Raw data:
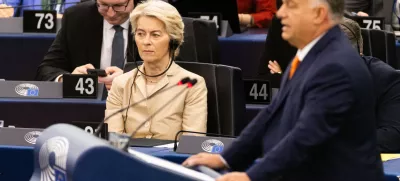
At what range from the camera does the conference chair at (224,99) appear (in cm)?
450

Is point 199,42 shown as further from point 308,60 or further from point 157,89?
point 308,60

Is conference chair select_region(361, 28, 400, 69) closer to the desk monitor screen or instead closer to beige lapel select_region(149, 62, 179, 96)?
the desk monitor screen

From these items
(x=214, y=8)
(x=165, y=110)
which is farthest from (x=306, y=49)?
(x=214, y=8)

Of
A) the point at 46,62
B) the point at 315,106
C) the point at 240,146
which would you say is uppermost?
the point at 315,106

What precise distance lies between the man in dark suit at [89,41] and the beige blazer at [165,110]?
2.81ft

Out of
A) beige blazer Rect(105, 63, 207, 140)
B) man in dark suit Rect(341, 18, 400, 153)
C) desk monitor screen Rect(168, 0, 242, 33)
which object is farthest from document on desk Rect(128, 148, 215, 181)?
desk monitor screen Rect(168, 0, 242, 33)

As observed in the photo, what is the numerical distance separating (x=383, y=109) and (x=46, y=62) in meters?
2.20

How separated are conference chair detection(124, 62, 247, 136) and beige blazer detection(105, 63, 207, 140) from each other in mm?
77

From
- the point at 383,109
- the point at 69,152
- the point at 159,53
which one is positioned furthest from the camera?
the point at 159,53

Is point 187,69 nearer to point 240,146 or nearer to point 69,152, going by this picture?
point 240,146

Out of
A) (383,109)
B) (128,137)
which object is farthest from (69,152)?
(383,109)

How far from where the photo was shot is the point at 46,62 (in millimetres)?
5570

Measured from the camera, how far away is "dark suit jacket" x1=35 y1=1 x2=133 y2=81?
5.50 meters

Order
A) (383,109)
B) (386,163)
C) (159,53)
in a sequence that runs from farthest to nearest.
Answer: (159,53) < (383,109) < (386,163)
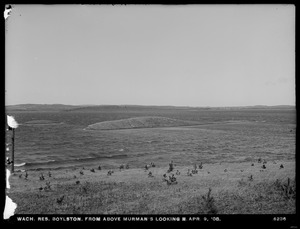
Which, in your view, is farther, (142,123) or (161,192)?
(142,123)

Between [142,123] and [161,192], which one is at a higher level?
[142,123]

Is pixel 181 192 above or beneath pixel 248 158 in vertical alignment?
beneath

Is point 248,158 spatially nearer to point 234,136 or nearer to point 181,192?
point 234,136

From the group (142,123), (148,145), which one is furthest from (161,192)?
(142,123)

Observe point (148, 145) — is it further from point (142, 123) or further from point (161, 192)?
point (161, 192)

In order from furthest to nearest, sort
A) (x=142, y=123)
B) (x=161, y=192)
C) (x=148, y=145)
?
1. (x=142, y=123)
2. (x=148, y=145)
3. (x=161, y=192)

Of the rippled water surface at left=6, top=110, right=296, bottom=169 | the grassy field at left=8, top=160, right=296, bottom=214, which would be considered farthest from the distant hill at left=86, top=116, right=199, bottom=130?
the grassy field at left=8, top=160, right=296, bottom=214
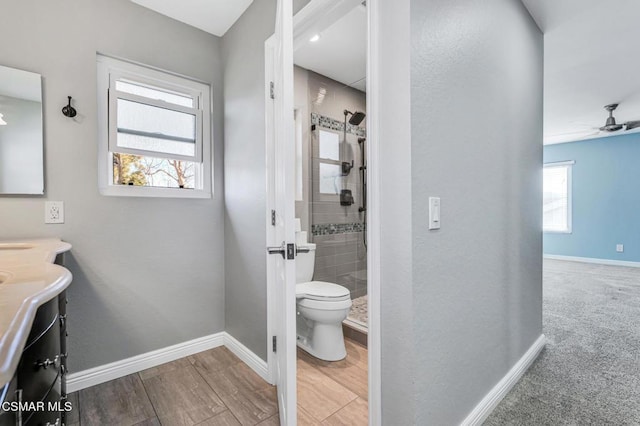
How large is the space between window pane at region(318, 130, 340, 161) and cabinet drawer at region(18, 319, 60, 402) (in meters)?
2.44

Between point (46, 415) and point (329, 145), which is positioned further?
point (329, 145)

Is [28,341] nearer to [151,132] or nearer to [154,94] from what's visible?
[151,132]

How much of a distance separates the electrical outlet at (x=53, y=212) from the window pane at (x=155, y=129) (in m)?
0.52

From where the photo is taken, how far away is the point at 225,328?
2.34 meters

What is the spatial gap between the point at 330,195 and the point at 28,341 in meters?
2.51

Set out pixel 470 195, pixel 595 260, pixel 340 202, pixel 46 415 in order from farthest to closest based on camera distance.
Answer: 1. pixel 595 260
2. pixel 340 202
3. pixel 470 195
4. pixel 46 415

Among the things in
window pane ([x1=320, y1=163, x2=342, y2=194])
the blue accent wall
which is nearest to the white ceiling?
the blue accent wall

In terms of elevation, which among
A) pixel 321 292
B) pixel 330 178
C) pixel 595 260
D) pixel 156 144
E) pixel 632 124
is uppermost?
pixel 632 124

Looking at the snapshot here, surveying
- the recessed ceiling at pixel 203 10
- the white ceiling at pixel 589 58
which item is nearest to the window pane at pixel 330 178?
the recessed ceiling at pixel 203 10

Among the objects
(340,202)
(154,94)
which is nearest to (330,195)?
(340,202)

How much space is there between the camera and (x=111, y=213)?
188cm

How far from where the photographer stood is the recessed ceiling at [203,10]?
6.43 feet

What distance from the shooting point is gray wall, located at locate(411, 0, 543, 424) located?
113cm

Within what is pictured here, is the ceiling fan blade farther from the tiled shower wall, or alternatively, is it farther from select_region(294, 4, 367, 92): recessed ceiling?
select_region(294, 4, 367, 92): recessed ceiling
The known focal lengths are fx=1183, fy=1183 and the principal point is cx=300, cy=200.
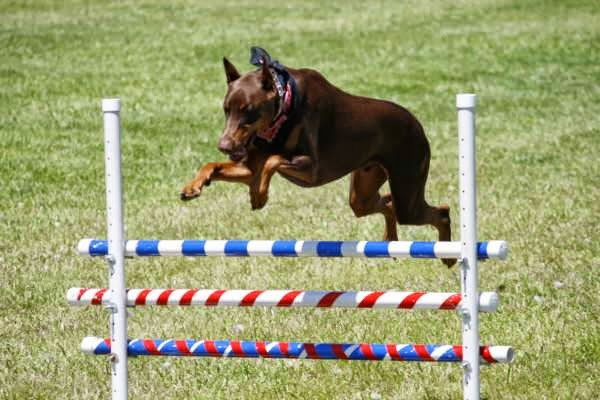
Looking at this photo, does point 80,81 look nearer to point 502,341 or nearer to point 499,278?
point 499,278

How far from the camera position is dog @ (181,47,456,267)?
219 inches

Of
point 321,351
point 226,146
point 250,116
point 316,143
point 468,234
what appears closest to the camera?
point 468,234

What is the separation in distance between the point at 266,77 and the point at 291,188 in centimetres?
700

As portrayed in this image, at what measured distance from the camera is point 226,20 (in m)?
24.7

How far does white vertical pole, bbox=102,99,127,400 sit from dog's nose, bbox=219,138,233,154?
1.55 feet

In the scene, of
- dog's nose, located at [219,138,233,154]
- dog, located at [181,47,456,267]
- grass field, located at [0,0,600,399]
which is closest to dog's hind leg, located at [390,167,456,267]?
dog, located at [181,47,456,267]

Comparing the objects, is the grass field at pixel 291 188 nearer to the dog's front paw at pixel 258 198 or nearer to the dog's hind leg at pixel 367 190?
the dog's hind leg at pixel 367 190

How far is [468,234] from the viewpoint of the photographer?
16.4 feet

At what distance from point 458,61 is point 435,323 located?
47.1ft

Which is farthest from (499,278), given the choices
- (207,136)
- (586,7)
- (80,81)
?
(586,7)

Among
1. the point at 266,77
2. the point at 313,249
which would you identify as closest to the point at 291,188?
the point at 266,77

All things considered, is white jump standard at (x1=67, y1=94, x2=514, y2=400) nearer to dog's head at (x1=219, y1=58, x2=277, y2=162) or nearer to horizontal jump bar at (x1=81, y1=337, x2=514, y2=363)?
horizontal jump bar at (x1=81, y1=337, x2=514, y2=363)

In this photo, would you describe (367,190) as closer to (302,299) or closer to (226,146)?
(226,146)

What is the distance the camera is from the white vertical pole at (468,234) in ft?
16.4
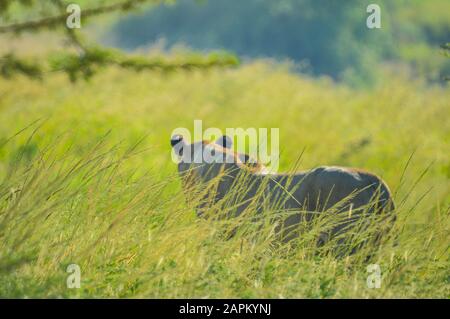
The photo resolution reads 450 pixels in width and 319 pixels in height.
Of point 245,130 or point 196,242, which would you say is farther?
point 245,130

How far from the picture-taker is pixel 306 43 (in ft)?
103

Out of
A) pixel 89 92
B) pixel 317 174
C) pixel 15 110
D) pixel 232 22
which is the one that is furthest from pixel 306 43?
pixel 317 174

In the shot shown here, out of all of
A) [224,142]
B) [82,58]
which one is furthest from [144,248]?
[224,142]

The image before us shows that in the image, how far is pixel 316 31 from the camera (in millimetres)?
31125

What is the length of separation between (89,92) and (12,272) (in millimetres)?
14062

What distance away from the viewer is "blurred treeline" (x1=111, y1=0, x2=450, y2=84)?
99.5ft

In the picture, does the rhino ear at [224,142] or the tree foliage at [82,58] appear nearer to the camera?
the tree foliage at [82,58]

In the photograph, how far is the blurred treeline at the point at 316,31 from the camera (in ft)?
99.5

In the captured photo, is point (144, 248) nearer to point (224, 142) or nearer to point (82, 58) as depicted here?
point (82, 58)

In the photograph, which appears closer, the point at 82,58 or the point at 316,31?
the point at 82,58

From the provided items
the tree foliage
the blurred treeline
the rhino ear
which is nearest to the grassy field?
the tree foliage

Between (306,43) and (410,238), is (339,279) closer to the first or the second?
(410,238)

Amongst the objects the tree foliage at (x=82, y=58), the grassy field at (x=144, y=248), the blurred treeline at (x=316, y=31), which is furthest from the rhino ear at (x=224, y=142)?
the blurred treeline at (x=316, y=31)

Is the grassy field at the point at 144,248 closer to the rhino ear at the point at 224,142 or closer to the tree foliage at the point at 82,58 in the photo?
the tree foliage at the point at 82,58
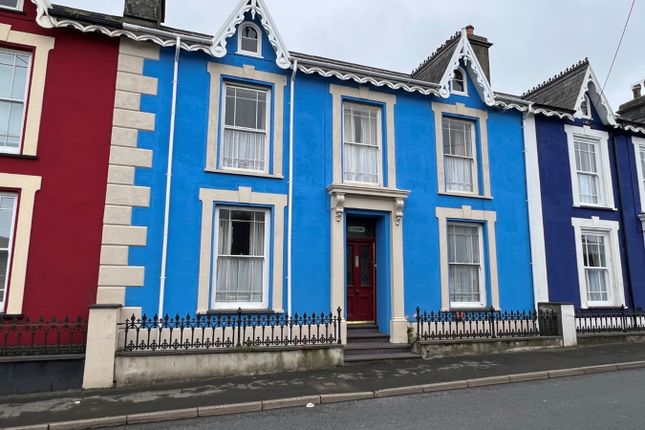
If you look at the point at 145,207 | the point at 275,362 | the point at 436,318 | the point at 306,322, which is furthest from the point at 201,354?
the point at 436,318

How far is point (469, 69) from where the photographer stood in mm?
14055

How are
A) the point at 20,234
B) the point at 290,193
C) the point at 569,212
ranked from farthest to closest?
the point at 569,212
the point at 290,193
the point at 20,234

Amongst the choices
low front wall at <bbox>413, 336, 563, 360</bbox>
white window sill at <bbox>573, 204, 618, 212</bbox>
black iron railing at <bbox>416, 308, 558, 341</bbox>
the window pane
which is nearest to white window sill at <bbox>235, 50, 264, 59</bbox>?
the window pane

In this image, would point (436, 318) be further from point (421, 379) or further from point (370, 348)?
point (421, 379)

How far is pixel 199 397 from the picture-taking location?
7.57m

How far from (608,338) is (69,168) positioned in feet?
49.7

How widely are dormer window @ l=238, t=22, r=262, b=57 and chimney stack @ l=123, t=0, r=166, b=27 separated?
7.86 feet

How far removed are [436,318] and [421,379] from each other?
3.49 meters

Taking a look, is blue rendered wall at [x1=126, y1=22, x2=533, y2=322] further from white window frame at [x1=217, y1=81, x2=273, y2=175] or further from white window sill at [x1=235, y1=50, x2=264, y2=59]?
white window frame at [x1=217, y1=81, x2=273, y2=175]

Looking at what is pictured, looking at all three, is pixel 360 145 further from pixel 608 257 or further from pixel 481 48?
pixel 608 257

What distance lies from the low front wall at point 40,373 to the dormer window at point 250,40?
823cm

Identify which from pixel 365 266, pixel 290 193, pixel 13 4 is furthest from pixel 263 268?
pixel 13 4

Objective:
Only the lines from the one containing "How far removed" to the end of the listing belong in the output, each reproduced exactly.

Response to the exercise:
How far removed are [436,318] and [421,379] from each other?
3.49 meters

Taking a look, is blue rendered wall at [x1=126, y1=22, x2=533, y2=322] further from white window frame at [x1=217, y1=81, x2=273, y2=175] or further from white window sill at [x1=235, y1=50, x2=264, y2=59]?
white window frame at [x1=217, y1=81, x2=273, y2=175]

Looking at what is pictured, looking at all three, is pixel 360 145 further from pixel 608 257 or further from pixel 481 48?
pixel 608 257

What distance lies from the low front wall at point 40,373 to the dormer window at point 250,40?
823cm

Identify which from pixel 365 266, pixel 290 193, pixel 13 4 is furthest from pixel 263 268?
pixel 13 4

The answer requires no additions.